The benefit of this definition is that you can define line segments exactly and you never have to worry about dividing by a very small number. You can't do that with the other forms.

Also, for the standard form

aX + bY + c = 0

you can check to see if a point is on the line by plugging in an (X,Y) point and seeing if you get zero (within some meaningful tolerance).

If you normalize the equation so that so that a^2 + b^2 = 0, then a and b are a unit vector normal to the line (direction cosines) and c is the signed perpendicular distance from the origin to the line. Also, if you then plug in an (X,Y) value into the equation, it will give you the signed distance of that point to the line. This also works for the equation of a plane.

For conic sections you can show the parametric form of a circle

X = h + r*cos(theta)
Y = k = r*sin(theta)

(start angle <= theta <= end angle)

For hyperbolas, it would be a great way to introduce the cosh and sinh hyperbolic functions.

For a real world application, most CNC cutting machines cut using only straight lines. If you have a curve, you need to subdivide the curve into tiny segments and supply the machine with the end points of the tiny segments. If you use an explicit function form of an equation, what do you do if the slope of the curve approaches infinity? How do you deal with the steps used to evaluate a series of points on the curve? With a parametric form, this is easy. You just have to pick a parametric 't' step size that is small enough to meet your accuracy tolerance.

I know it's possible to overwhelm students with really neat stuff, but I would have liked a more balanced approach to explict, implicit, and paramtric forms of equations.

rocky said...

If you normalize the equation so that so that a^2 + b^2 = 0

You mean a^2 + b^2 = 1

That's pretty zippy. I hadn't seen that before. I'm still trying to prove it. I got the circle part: you're just using polar coordinates, but sinh and cosh got me. I'd only seen them used for complex numbers.

This is high school precalc, right? ;)

SteveH said...

"You mean a^2 + b^2 = 1"

Oops, yes.

There are all sorts of neat tricks when it comes to geometry.
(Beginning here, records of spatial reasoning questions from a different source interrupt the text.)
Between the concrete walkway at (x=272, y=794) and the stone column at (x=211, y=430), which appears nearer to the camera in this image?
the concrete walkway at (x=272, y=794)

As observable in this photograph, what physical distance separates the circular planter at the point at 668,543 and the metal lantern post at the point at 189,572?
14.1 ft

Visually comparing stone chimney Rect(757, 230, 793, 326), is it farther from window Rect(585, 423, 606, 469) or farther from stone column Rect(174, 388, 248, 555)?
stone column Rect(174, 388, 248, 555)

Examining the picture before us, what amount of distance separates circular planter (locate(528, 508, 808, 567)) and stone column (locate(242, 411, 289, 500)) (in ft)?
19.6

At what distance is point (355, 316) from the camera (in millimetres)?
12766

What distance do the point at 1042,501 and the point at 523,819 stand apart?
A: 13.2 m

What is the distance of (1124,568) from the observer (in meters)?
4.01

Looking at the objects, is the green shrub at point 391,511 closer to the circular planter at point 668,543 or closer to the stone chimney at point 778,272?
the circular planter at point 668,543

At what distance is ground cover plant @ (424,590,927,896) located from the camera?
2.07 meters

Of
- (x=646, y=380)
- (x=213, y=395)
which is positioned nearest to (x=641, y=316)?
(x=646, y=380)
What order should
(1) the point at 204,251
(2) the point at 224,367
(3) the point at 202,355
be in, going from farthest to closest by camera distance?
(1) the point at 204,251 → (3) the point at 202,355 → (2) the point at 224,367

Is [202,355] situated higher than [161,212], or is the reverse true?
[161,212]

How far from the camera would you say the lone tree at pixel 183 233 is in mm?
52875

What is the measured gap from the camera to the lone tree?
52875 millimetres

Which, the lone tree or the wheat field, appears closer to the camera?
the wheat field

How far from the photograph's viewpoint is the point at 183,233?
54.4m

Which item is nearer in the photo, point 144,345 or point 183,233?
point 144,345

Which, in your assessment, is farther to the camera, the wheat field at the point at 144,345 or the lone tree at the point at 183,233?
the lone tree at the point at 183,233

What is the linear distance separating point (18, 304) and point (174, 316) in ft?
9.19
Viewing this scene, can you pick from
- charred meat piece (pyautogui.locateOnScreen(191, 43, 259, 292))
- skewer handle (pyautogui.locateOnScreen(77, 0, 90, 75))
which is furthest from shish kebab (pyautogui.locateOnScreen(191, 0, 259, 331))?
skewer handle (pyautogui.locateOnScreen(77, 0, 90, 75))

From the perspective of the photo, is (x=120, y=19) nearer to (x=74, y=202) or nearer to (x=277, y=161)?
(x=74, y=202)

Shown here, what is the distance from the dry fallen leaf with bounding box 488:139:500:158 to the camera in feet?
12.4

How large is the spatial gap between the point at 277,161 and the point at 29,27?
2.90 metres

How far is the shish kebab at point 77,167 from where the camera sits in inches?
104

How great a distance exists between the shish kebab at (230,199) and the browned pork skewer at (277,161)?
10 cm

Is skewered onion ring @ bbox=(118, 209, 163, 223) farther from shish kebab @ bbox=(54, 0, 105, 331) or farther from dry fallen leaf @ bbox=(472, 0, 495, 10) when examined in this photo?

I don't know if sinh and cosh are pre-calc stuff, but my main wish would be to have more emphasis in high school on the different equation forms and why one form might be better than another. I didn't learn this until much later.

SteveH said...

When you plug in an (X,Y) point into the equation it's really the dot product of the position vector (X,Y) and the unit perpendicular vector (a,b) plus c. That works out to be the distance of (X,Y) to the line - as long as a & b are normalized!

ChemProf said...

Yeah, in a perfect world, it would be great if they would spend some time on different forms and vectors. They aren't such difficult topics, and it would be great if students had some experience with them before calculus and physics.

However, often pre-calculus is just a way of making three years of algebra and trig stretch to four, so I don't have a lot of hope.

Glen said...

Steve, I got the approach you're talking about in physics class. I didn't see it in a math class until linear algebra which, as is usual for LA, was after calculus, not before.